Supplied passage:
Comparing LPG and RDF in Recent Graph RAG Architectures
Comparing LPG and RDF in Recent Graph RAG Architectures
As a follow-up to my previous posts and discussions, I would like to share three papers on arXiv that demonstrate the wide range of design choices in combining LPG and RDF. Here’s a brief overview of each:
1. RAGONITE: Iterative Retrieval on Induced Databases and Verbalized RDF
arXiv:2412.17690
This paper builds on RDF knowledge graphs. Rather than relying solely on SPARQL queries, it establishes two retrieval pathways: one from an SQL database generated from the KG, and another from text searches over verbalised RDF facts. A controller decides when to combine or switch between them, with results passed to an LLM. The insight: RDF alone is not robust enough for conversational queries, but pairing it with SQL and text dramatically improves coverage and resilience.
2. GraphAr: Efficient Storage for Property Graphs in Data Lakes
arXiv:2312.09577
This article addresses LPGs. It introduces a storage scheme that preserves LPG semantics in formats such as Parquet, while significantly boosting performance. Reported gains are impressive: neighbour retrieval is ~4452× faster, label filtering 14.8× faster, and end-to-end workflows 29.5× faster compared to baseline Parquet methods. Such optimisations are critical for GraphRAG, where low-latency retrieval is essential.

Required actions:
[a] Answer these questions using the LPG and RDF comparison:
(i) What arXiv number is listed for the RAGONITE paper?
(ii) In RAGONITE, what decides when to combine or switch between the two retrieval pathways?
(iii) How much faster is label filtering with GraphAr than with baseline Parquet methods?
[b] Continue the LPG and RDF comparison from the end of its last paragraph, the one on GraphAr.

Stored data:

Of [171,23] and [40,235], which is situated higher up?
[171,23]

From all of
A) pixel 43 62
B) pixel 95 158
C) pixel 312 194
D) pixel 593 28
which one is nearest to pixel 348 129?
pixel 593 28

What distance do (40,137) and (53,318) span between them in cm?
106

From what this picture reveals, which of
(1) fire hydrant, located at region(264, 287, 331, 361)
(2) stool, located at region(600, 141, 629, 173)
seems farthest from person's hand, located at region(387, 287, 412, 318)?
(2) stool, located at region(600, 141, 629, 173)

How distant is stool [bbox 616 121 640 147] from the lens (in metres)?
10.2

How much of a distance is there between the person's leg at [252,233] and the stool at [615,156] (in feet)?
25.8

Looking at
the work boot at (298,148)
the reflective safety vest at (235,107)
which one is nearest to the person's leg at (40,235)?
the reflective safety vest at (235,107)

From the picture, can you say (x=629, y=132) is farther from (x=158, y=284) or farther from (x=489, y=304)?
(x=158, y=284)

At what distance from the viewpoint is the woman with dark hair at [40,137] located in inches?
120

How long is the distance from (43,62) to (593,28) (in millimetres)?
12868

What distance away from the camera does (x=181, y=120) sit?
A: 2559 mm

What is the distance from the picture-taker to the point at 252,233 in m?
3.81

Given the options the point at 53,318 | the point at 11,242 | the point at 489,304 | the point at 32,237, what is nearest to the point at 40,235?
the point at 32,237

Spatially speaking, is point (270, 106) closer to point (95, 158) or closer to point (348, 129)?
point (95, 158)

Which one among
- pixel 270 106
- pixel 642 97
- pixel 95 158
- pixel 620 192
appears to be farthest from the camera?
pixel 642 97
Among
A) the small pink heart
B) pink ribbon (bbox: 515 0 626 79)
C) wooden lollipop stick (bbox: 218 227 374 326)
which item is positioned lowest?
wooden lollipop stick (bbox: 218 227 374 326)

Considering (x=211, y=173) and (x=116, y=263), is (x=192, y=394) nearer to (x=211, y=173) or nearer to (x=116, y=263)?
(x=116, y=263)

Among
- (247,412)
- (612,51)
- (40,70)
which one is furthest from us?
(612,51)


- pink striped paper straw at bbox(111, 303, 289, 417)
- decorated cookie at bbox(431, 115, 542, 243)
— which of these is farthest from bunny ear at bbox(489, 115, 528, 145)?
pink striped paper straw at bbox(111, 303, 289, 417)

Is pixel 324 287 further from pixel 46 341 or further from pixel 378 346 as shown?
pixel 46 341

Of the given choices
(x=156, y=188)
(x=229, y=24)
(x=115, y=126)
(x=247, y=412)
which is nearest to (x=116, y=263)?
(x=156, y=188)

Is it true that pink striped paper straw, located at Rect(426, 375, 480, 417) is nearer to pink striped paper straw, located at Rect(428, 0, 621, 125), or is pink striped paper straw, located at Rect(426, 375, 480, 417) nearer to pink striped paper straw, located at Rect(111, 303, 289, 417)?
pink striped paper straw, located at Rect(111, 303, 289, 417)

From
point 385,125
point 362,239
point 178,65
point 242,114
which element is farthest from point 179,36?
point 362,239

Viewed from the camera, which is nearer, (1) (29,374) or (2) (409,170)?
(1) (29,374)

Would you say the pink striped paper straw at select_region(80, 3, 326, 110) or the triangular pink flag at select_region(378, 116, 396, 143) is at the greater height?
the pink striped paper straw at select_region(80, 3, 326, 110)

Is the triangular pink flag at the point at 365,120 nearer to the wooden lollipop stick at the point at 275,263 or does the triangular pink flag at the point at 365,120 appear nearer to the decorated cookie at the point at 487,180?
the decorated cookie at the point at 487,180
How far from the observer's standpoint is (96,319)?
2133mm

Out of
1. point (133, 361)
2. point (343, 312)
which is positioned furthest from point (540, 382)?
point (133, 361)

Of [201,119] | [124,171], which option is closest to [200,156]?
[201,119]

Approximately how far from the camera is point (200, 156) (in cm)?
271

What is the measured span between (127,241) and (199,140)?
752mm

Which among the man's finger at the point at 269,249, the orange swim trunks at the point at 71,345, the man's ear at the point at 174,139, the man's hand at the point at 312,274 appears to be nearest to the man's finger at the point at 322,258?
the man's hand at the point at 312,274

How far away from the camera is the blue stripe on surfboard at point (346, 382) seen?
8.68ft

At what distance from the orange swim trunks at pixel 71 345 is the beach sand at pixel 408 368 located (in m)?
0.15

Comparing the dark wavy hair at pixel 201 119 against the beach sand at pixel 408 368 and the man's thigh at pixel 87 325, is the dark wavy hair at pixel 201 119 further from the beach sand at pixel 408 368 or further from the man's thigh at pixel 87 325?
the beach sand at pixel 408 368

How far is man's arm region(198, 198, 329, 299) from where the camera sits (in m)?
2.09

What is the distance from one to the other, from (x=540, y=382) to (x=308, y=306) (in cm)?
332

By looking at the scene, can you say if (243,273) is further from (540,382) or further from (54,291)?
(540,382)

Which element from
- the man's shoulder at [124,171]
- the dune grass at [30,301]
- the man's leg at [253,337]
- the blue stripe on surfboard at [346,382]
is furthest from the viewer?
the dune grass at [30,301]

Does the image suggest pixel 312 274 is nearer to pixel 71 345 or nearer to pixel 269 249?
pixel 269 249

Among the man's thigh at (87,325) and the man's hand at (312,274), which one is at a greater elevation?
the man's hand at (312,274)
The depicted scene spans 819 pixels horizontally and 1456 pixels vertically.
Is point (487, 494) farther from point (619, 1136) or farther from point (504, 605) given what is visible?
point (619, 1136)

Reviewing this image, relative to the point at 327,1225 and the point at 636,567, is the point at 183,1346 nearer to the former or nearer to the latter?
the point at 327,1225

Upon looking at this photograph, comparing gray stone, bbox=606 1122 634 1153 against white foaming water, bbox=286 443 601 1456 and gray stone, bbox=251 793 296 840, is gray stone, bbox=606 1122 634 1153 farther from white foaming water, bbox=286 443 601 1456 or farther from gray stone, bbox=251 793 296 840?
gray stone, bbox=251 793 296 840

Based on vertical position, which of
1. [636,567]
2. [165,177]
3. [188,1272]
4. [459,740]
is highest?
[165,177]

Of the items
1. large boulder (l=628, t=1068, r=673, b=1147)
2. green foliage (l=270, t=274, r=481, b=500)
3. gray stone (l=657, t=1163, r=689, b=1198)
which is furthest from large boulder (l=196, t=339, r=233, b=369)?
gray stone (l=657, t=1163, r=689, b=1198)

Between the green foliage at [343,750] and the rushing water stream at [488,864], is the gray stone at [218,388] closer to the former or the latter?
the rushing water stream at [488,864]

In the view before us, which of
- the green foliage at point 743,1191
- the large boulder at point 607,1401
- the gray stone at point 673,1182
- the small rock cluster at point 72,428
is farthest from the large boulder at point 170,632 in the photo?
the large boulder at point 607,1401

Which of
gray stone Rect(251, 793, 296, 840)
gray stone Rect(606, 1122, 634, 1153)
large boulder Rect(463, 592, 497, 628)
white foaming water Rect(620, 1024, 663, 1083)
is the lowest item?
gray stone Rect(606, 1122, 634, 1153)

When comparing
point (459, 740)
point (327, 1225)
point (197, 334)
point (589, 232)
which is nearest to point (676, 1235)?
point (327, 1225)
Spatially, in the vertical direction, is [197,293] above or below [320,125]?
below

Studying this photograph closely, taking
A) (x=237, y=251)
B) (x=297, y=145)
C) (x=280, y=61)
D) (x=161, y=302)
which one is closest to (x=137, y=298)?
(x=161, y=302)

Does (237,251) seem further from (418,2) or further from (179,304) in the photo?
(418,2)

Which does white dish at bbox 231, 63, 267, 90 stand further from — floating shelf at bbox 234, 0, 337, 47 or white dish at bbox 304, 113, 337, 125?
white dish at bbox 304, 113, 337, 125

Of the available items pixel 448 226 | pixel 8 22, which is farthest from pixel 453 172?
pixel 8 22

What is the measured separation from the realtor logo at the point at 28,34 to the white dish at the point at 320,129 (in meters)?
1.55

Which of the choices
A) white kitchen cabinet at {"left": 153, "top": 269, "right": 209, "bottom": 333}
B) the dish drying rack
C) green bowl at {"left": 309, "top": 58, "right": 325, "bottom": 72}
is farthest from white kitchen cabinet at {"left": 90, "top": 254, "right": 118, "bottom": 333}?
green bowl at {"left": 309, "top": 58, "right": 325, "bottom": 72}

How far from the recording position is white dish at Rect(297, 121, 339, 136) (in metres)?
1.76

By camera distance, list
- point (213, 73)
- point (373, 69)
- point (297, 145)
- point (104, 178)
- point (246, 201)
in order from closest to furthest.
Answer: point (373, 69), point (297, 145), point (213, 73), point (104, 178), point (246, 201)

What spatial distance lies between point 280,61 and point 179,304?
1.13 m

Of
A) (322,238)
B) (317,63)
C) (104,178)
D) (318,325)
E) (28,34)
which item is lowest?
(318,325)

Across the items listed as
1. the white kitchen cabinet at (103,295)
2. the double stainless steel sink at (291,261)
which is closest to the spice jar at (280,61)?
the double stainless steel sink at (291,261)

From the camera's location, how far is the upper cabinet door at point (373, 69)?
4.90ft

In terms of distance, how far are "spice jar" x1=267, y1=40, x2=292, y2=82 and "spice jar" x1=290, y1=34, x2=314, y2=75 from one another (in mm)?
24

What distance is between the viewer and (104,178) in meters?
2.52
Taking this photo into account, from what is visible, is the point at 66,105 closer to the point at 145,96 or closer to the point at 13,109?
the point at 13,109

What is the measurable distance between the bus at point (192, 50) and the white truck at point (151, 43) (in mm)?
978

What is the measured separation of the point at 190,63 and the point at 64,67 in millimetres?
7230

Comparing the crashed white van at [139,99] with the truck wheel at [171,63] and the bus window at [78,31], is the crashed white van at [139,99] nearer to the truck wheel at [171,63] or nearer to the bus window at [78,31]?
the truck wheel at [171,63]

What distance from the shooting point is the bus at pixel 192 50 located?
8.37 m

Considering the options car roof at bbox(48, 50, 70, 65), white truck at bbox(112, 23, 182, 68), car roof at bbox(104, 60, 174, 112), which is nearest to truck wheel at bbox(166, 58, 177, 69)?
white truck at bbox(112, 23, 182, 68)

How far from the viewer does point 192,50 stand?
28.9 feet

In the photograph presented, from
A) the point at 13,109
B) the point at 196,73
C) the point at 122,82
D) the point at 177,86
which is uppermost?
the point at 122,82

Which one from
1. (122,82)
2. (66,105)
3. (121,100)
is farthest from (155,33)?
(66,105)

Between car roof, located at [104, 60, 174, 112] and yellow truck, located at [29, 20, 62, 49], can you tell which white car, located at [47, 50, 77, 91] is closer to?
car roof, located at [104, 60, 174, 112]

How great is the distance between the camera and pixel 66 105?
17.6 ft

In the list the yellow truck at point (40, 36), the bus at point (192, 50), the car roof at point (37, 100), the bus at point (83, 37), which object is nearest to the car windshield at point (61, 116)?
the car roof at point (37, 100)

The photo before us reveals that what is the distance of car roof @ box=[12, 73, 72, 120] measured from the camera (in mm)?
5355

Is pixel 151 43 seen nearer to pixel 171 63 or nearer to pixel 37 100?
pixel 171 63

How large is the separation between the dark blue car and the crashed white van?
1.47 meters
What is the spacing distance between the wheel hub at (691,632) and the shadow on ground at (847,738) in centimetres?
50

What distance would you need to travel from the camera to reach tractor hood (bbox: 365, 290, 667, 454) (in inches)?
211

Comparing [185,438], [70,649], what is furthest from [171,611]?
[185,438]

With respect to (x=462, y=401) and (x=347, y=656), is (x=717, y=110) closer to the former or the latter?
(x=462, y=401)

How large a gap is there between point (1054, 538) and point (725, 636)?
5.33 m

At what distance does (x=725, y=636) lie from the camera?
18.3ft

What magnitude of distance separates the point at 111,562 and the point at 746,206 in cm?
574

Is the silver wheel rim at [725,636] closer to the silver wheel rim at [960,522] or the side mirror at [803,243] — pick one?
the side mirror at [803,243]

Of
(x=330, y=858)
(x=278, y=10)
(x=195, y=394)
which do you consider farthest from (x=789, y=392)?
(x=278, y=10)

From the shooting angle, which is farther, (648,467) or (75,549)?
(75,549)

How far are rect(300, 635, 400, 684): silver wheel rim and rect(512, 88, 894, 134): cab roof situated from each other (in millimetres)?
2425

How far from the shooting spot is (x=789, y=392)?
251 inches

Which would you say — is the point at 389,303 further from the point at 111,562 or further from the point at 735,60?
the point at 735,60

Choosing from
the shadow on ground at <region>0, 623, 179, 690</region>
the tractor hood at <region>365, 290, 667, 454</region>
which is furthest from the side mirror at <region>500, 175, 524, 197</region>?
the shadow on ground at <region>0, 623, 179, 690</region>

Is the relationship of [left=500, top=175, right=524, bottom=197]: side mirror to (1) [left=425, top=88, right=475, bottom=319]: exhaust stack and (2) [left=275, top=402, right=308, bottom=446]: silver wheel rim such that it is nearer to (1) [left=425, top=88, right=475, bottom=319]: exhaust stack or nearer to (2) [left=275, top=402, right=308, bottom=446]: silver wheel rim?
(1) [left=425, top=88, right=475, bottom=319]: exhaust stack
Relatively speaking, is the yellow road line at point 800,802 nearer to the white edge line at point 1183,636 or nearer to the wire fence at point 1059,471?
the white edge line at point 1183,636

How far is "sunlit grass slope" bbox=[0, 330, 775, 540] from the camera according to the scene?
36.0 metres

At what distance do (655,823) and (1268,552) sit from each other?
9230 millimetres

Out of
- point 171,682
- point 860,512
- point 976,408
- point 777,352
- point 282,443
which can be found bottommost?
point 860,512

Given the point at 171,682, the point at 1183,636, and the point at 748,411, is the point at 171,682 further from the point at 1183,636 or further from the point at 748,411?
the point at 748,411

Your responses:
[a]
(i) arXiv:2412.17690
(ii) A controller
(iii) 14.8× faster

[b]
3. CypherBench: Towards Precise Retrieval over Full-scale Modern Knowledge Graphs in the LLM Era
arXiv:2412.18702
This work brings a benchmarking perspective, targeting Cypher queries over large-scale LPGs. It emphasises precision retrieval across full-scale graphs, something crucial when LLMs are expected to interact with enterprise-scale knowledge. By formalising benchmarks, it encourages more rigorous evaluation of GraphRAG retrieval techniques and raises the bar for future architectures.
Takeaway
Together, these works highlight the diverse strategies for bridging RDF and LPG in GraphRAG — from hybrid retrieval pipelines to optimised storage and precision benchmarks. They show how research is steadily moving from demos to architectures that balance semantics, performance, and accuracy.